## start THE INPUT
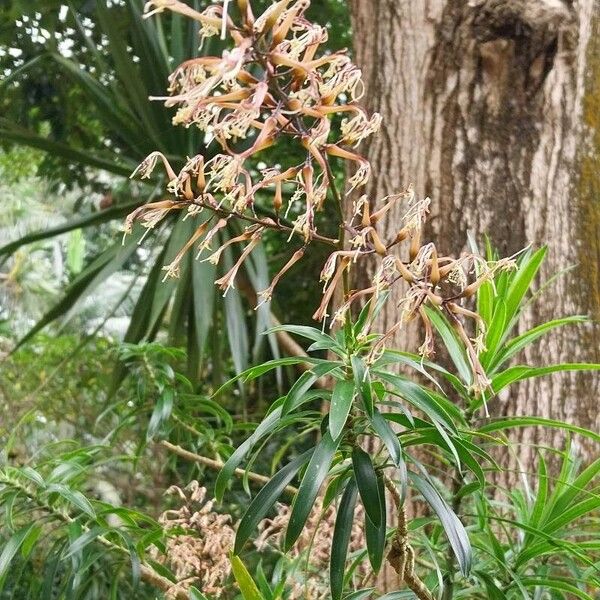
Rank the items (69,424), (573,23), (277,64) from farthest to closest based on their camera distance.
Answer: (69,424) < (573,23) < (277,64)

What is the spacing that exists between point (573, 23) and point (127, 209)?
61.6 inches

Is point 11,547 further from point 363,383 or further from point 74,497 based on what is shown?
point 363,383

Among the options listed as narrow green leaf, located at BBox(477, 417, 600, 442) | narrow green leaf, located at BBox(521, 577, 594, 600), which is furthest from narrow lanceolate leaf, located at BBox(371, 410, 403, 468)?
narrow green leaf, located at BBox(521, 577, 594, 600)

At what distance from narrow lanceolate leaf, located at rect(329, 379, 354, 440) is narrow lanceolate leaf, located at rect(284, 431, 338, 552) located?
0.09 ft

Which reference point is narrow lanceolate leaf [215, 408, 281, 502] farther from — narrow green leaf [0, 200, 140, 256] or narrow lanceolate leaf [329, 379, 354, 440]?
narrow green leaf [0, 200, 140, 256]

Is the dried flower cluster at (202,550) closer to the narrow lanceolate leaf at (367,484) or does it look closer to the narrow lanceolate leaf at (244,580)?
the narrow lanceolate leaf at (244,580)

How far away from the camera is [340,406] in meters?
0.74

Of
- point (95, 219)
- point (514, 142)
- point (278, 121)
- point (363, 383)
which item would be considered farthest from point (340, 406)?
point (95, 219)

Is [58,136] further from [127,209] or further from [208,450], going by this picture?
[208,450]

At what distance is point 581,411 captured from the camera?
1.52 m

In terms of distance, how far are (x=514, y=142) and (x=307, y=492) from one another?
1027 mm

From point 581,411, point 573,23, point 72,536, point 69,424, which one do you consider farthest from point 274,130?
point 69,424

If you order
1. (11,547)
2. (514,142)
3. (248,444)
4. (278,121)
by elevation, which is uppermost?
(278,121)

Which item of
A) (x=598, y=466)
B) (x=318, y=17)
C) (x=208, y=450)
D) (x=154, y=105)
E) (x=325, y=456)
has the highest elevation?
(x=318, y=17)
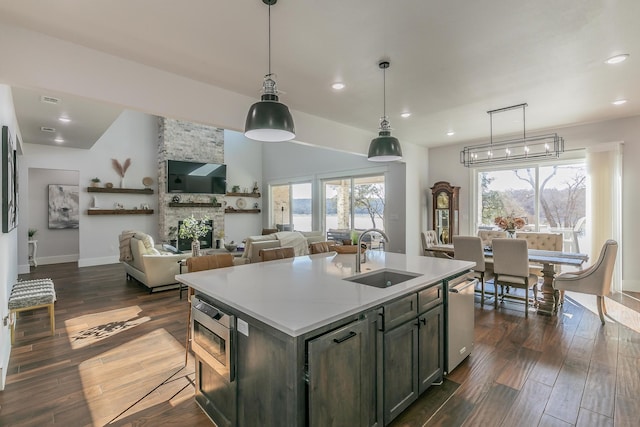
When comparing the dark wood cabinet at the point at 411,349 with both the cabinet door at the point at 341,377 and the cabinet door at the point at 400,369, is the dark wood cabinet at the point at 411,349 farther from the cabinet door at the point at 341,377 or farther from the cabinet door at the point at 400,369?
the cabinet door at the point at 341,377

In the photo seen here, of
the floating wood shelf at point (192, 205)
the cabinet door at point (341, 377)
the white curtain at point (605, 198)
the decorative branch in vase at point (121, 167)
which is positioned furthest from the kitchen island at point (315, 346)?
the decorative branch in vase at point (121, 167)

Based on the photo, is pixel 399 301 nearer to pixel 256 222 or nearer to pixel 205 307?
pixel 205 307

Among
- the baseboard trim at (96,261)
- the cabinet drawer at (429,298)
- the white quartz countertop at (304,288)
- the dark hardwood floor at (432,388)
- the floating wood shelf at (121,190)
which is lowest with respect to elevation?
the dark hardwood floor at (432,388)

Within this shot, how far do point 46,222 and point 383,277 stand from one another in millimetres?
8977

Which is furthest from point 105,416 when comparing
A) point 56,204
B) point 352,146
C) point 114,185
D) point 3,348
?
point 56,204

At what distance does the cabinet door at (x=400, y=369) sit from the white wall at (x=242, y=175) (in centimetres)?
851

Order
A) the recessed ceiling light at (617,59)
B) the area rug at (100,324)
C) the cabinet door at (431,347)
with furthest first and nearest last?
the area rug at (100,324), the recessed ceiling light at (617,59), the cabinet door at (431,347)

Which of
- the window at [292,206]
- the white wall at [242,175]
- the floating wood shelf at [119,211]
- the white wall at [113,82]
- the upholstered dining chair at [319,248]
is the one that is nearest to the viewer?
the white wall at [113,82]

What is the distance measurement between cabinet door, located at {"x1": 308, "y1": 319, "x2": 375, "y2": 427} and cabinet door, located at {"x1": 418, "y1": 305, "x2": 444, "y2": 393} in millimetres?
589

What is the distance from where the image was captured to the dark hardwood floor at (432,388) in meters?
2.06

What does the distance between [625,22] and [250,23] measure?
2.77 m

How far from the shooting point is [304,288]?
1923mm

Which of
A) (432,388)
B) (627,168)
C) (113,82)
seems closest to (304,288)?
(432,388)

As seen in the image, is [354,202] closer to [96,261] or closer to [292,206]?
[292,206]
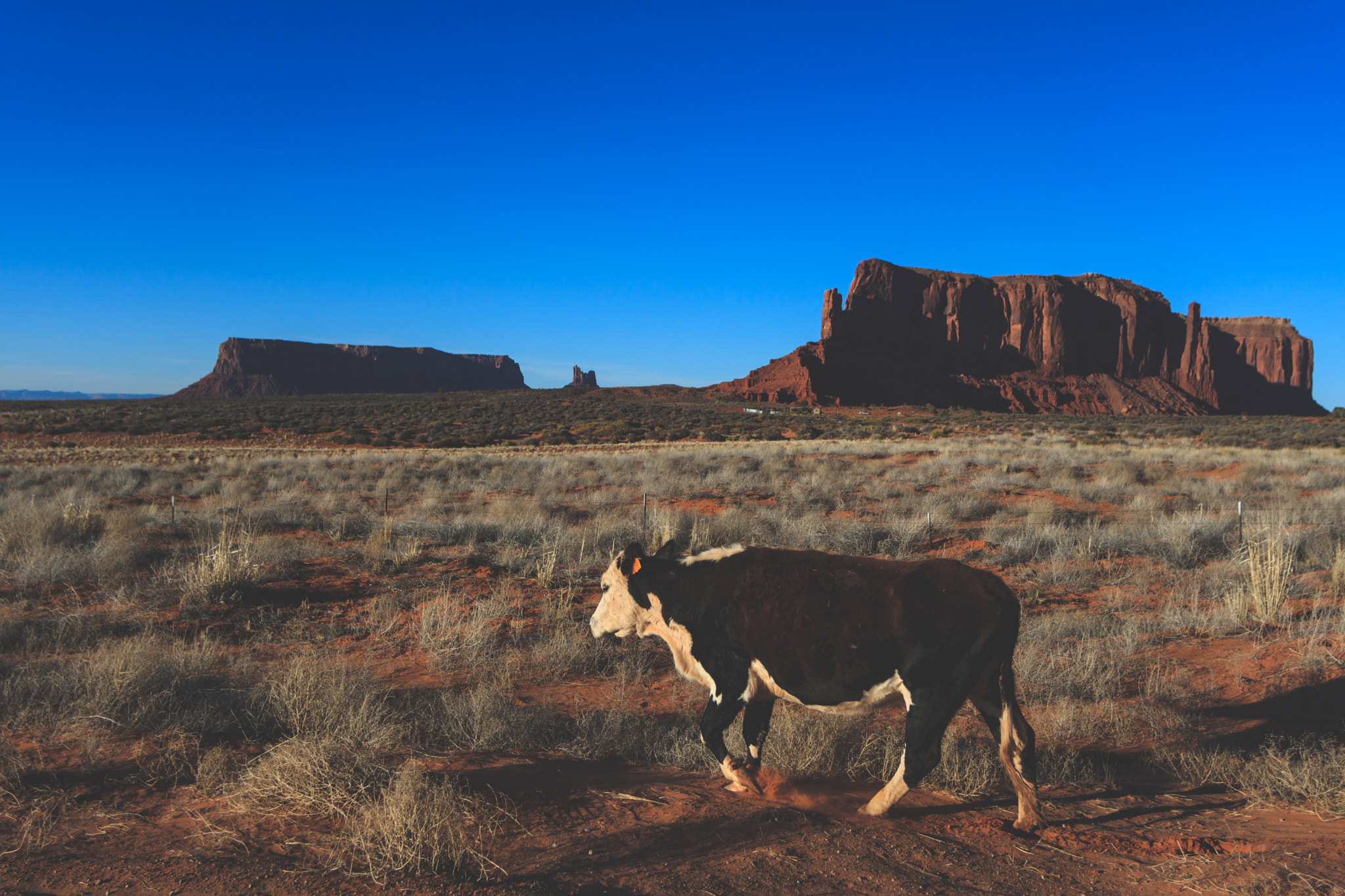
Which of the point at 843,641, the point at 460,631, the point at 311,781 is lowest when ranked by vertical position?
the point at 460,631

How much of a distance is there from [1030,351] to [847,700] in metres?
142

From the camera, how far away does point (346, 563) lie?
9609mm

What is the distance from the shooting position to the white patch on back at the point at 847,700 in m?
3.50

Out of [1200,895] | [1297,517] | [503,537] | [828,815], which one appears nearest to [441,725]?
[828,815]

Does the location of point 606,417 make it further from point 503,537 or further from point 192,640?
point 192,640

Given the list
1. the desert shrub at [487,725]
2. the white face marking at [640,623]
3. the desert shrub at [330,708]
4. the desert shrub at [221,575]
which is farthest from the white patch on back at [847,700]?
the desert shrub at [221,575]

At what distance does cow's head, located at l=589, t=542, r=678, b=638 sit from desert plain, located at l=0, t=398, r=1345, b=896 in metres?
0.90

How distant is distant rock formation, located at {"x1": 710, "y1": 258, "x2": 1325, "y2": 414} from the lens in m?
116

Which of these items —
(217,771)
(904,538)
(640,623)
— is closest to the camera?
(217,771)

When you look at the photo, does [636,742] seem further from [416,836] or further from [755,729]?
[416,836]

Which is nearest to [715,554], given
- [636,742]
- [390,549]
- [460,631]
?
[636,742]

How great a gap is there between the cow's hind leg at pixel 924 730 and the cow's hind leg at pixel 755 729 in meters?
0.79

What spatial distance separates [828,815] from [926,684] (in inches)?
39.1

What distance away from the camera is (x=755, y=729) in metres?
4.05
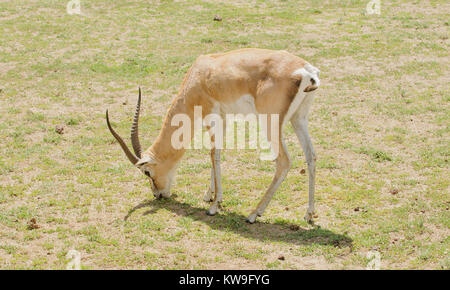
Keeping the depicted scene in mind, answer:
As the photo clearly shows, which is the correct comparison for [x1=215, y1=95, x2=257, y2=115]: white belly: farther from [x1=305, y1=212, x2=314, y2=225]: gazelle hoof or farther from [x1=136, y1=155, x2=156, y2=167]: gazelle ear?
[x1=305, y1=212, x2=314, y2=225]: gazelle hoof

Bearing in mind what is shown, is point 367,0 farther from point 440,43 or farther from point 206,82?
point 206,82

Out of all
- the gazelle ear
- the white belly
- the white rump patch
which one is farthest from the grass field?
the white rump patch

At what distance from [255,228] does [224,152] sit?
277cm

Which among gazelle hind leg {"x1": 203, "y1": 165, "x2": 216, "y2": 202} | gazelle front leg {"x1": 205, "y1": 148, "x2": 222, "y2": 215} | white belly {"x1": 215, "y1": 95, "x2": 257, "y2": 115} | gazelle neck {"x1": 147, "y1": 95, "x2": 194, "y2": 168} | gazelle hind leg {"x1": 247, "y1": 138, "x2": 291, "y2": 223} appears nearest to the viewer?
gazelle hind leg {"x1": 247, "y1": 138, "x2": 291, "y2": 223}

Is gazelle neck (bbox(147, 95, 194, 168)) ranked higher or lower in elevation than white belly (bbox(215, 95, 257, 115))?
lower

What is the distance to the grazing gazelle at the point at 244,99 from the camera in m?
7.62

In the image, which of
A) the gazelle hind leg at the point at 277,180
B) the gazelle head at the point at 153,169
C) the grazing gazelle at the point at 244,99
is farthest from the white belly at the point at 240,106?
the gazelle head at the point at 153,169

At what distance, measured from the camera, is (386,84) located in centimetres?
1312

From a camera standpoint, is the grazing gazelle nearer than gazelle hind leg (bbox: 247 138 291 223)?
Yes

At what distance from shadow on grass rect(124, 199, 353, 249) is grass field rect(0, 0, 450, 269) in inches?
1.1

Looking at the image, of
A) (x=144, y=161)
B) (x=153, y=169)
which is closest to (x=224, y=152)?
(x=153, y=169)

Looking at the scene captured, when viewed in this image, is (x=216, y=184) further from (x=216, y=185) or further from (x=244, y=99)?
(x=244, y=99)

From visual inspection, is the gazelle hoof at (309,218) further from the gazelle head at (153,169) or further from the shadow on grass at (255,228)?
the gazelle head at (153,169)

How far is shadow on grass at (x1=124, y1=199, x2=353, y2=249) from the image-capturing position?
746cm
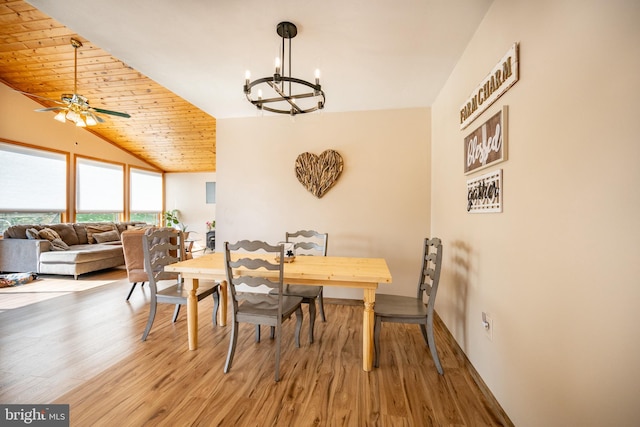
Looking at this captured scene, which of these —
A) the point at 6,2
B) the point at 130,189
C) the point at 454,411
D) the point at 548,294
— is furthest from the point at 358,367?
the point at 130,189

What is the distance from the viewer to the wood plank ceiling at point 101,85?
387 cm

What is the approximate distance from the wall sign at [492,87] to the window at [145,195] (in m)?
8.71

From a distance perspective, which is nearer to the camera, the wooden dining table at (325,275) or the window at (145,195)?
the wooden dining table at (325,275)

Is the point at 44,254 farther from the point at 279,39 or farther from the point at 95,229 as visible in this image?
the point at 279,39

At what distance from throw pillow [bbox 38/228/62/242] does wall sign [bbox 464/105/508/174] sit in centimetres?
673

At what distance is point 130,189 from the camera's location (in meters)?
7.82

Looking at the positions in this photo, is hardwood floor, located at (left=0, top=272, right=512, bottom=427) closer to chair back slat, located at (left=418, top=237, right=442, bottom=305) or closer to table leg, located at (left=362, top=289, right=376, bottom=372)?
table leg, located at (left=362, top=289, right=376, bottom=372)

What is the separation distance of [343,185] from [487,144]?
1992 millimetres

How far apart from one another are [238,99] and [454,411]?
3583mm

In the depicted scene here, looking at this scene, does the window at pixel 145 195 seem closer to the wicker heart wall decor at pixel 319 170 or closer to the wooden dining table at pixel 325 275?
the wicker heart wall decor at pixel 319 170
## end THE INPUT
Write out everything in the listing from the line containing "What is the separation" down through its last line, reproducing each line without change.

What is the separation distance of [343,185] from [487,144]?
1992 millimetres

How far apart from one another are [238,99] and [454,411]?
3583mm

In the depicted scene here, looking at this scene, does the window at pixel 145 195 seem closer to the wicker heart wall decor at pixel 319 170 or closer to the wooden dining table at pixel 325 275?
the wicker heart wall decor at pixel 319 170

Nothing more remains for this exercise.